▶ [ЗАДАНИЯ]:
a – Перескажите короче или оформите списком абзац текста о символизме, начинающийся словами «Декадентством я заинтересован». Сохраните его главные факты.
b – Перепишите часть текста о символизме от слов «С этим надо» до слов «даже — не шопенгауэровец.» включительно, заменив «латинист» на «историк».

▶ [ФРАГМЕНТ СТРАНИЦЫ]:
----

Декадентством я заинтересован: не непонимаю его; но мое мотто того времени: оно должно быть преодолено; я волю большего. В эту эпоху я увлекаюсь стихами Жуковского и Бальмонта; но Фет заслоняет всех прочих поэтов; он открывается вместе с миром философии Шопенгауэра; он — шопенгауэровец; в нем для меня — гармоническое пересечение миросозерцания с мироощущением: в нечто третье.

Конечно, он для меня — "символист".

С 1897 года начинается эпоха моего бурного литературного самоопределения; оно началось с самоопределения философского полгода ранее; в мою лабораторию сознания одновременно вливаются: Белинский, Рескин, символисты и "Фритьоф" Тэгнера, Ибсен и Достоевский, Беклин и Врубель, Григ и Вагнер; вообразите взворот — стилей, догадок, познавательных проблем; я — вымыт; из уст моих бурно хлынул на меня самого удививший поток слов, направленный одновременно и к назиданию товарищей по классу и барышень Зубковых, которым проповедую буддизм; я осмеливаюсь не соглашаться: с отцом и с профессором Корсаковым; "Боренька" лопнул сразу; и "Валаамова ослица" — заговорила; все — озадачены: не понимают, подсмеиваются, но... как-то осторожно; и все — меняют стиль: смех смехом, невнятица невнятицей, но — жест, поза, убедительно воздетый палец и решительное отрицание всех критериев вкусов и того, что считается полезным и нужным, —

428

впечатление производит; мои товарищи — приверженцы того или этого; я не только приверженец "декадентов"; я — выступающий с проповедью от самого себя.

С этим надо считаться.

И в восьмом классе гимназии с "декадентом" Бугаевым, уже читающим Канта и имеющим что ответить и Смайльсу, и Конту, и Спенсеру, считаются: воспитанники, учитель русского языка и сам испуганный латинист (некогда — гроза класса).

Я пишу стихи, ультра-декадентские отрывки в прозе, громадный критический дневник (все — потеряно); но я — не декадент; и даже — не шопенгауэровец.

Я — сознательный символист; и по-своему переделываю систему Шопенгауэра, пусть во внешне беспомощных усилиях, но внутренне — в усилиях оригинальных; эстетика Шопенгауэра мною используется своеродно, заостряяся в символизме; мое древнее "это" — воля, "то" — представление; соединение "этого" и "того" — не закон мотивации, как у Шопенгауэра, а символизационный ритм себя строющего символиста-индивидуалиста; выход к Гартману мной отвержен; разбор индивидуализма Ницше — на очереди; но уже ясно, что символизация Ницше при помощи сверхчеловека неприемлема априори установкой моей позиции: сверхчеловек — трансцензус, подкид и выкид человека в то, чего в нем нет; у меня есть высшее, третье, внечеловеческое в человеческом; сверхчеловек просто — индивидуальное "я", как сверх личность; мы все — сверхличны; мой имманентизм, соединяясь с думами о "Само", "Духе" и о "Христе", пережитом некогда в символизациях арбатской квартиры, под влиянием разговоров в квартире Соловьевых и встреч с философом Соловьевым, главное, под опытом моих индивидуальных переживаний, соединяющих образы современности с "Апокалипсисом" и Достоевским (конец мира, пережитый в Троице-Арбатской церкви и потом на Воронухиной горе в Москве), — все это опытно предесцинирует будущее преодоление 1) шопенгауэрианства, 2) ницшеанства по линии слов: символ — теургия; слово последнее встретится скоро; в нем я найду термин для выражения максимального напряжения символизма в личности, расширяемой в индивидуум (т.е. в "сверх-индивидуум", по Ницше); "символизм" в общем виде — ток волевого напряжения в процессе разряжения его во внешний мир;искомое слово "теургия" (не найденное еще) — символический ток высокого напряжения, преобразующий действительность, коллективы и "я"; преображение это выглядит концом мира для противящихся процессу преображения; конец мира — революционный шаг: удар тока по спящим; второе пришествие — в "я", через "я" — то же: в аспекте положительного раскрытия процесса преображения.

----

▶ [ПЕРЕЧЕНЬ ЗАПИСЕЙ]:

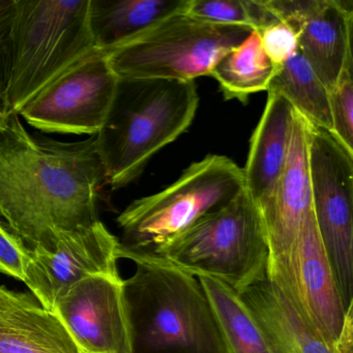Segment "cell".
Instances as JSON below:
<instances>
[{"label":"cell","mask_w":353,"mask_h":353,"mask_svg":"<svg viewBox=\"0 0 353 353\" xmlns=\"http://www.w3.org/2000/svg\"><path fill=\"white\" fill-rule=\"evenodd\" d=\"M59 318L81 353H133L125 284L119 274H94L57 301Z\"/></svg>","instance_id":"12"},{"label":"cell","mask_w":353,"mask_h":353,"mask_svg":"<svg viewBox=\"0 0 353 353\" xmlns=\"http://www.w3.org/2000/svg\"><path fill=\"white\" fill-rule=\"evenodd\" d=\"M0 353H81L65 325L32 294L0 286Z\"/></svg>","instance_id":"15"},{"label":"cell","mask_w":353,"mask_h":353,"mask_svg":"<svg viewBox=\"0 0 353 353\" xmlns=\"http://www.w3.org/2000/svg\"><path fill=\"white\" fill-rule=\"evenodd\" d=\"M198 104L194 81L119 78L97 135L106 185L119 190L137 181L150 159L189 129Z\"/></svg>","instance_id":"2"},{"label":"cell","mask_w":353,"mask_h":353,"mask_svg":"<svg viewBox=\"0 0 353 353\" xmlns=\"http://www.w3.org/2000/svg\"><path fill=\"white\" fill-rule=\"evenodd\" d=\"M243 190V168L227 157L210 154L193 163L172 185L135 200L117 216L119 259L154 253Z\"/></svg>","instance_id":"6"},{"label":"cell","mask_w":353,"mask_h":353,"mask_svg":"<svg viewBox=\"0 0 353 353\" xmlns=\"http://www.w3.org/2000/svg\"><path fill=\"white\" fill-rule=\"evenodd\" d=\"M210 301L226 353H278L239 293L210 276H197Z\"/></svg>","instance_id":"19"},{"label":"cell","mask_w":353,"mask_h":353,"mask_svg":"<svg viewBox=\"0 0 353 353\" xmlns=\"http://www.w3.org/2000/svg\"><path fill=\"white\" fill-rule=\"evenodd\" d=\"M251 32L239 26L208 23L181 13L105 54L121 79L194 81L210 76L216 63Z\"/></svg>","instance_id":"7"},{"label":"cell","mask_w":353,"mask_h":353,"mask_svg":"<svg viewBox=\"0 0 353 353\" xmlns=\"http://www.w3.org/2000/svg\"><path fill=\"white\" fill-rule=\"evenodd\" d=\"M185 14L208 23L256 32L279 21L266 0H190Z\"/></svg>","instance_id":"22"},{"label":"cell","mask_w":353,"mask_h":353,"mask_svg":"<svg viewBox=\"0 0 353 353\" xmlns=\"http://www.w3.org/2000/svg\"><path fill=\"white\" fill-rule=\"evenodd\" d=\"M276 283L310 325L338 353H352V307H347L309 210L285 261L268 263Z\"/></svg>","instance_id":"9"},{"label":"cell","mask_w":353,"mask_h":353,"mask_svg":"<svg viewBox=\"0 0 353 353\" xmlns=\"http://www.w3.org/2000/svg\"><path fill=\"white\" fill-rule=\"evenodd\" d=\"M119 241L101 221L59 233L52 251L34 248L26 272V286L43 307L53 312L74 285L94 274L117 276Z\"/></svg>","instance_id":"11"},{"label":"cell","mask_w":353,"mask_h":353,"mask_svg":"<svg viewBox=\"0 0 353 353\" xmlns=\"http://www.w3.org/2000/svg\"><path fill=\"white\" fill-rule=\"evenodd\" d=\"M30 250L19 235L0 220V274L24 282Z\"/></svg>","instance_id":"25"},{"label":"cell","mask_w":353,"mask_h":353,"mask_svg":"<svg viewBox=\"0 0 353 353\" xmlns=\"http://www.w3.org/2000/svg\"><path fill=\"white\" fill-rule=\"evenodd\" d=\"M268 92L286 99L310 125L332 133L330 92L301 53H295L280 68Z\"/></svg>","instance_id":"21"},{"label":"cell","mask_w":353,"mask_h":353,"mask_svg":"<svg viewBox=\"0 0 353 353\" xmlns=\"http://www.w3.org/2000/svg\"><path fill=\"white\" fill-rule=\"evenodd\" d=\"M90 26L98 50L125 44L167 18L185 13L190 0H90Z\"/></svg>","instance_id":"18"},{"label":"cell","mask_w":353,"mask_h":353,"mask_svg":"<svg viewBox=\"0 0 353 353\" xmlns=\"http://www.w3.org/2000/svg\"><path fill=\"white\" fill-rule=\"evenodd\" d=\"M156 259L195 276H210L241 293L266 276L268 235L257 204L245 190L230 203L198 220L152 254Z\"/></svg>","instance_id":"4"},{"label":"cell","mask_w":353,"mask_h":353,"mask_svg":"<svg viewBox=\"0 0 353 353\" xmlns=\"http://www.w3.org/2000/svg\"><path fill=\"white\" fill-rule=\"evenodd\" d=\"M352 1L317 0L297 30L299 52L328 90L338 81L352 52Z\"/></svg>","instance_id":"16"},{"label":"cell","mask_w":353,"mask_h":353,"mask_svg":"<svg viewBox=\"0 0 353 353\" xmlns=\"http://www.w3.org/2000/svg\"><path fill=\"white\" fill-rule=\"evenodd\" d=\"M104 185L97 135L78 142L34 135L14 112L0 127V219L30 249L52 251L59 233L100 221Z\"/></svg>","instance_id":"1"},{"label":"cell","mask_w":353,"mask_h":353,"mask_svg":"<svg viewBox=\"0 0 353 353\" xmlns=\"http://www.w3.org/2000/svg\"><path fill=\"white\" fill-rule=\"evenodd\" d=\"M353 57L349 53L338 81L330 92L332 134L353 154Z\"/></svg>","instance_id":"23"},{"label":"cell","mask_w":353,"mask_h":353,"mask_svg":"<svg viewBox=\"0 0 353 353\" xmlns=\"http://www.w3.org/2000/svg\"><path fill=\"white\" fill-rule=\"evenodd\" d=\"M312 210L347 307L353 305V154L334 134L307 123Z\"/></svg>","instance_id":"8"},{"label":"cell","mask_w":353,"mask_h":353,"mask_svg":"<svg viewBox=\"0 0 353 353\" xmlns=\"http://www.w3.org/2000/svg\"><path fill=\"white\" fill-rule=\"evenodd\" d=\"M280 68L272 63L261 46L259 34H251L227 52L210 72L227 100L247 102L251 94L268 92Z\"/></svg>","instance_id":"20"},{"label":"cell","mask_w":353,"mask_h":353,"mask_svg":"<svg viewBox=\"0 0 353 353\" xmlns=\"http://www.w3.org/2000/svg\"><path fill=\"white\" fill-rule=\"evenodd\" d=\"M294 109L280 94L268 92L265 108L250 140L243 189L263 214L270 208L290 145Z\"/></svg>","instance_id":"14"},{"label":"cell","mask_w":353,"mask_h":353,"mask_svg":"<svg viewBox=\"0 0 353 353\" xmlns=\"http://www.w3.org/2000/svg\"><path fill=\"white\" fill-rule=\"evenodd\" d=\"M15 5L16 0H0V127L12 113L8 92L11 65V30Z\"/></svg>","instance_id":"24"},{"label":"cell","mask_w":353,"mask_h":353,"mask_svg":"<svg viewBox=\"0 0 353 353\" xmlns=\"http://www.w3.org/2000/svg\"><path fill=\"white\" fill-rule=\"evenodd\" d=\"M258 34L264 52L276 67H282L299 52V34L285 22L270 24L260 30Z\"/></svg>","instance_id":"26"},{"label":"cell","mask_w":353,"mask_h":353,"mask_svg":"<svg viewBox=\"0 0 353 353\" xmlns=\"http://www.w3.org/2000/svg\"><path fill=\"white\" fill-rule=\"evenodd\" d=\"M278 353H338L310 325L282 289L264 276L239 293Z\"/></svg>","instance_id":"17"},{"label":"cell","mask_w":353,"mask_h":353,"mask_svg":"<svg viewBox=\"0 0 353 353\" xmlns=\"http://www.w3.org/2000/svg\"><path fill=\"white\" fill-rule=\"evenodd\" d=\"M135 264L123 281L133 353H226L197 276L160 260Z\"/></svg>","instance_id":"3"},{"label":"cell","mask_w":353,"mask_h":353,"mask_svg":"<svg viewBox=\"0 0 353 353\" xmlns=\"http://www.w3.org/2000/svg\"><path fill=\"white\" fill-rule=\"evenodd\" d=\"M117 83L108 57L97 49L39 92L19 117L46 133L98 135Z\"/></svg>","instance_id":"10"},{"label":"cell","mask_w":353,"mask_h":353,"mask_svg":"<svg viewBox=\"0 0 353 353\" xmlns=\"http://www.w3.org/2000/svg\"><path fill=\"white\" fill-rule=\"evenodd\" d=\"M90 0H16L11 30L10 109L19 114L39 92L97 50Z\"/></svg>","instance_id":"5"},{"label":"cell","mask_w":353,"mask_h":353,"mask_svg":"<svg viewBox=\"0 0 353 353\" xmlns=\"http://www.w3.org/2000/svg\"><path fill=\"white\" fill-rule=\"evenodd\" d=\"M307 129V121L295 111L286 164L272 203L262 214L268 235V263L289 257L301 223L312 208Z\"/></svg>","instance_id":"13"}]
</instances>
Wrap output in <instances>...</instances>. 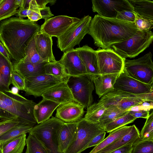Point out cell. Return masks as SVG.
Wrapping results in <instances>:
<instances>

----

▶ [ОТВЕТЫ]:
a –
- Декадентство мне интересно и понятно, но мой девиз того времени: его нужно преодолеть, я хочу большего.
- Я увлекаюсь стихами Жуковского и Бальмонта, но Фет заслоняет всех прочих поэтов.
- Фет открывается мне вместе с философией Шопенгауэра; он шопенгауэровец.
- В нем для меня гармонически пересекаются миросозерцание и мироощущение, образуя нечто третье.

b –
С этим надо считаться.

И в восьмом классе гимназии с "декадентом" Бугаевым, уже читающим Канта и имеющим что ответить и Смайльсу, и Конту, и Спенсеру, считаются: воспитанники, учитель русского языка и сам испуганный историк (некогда — гроза класса).

Я пишу стихи, ультра-декадентские отрывки в прозе, громадный критический дневник (все — потеряно); но я — не декадент; и даже — не шопенгауэровец.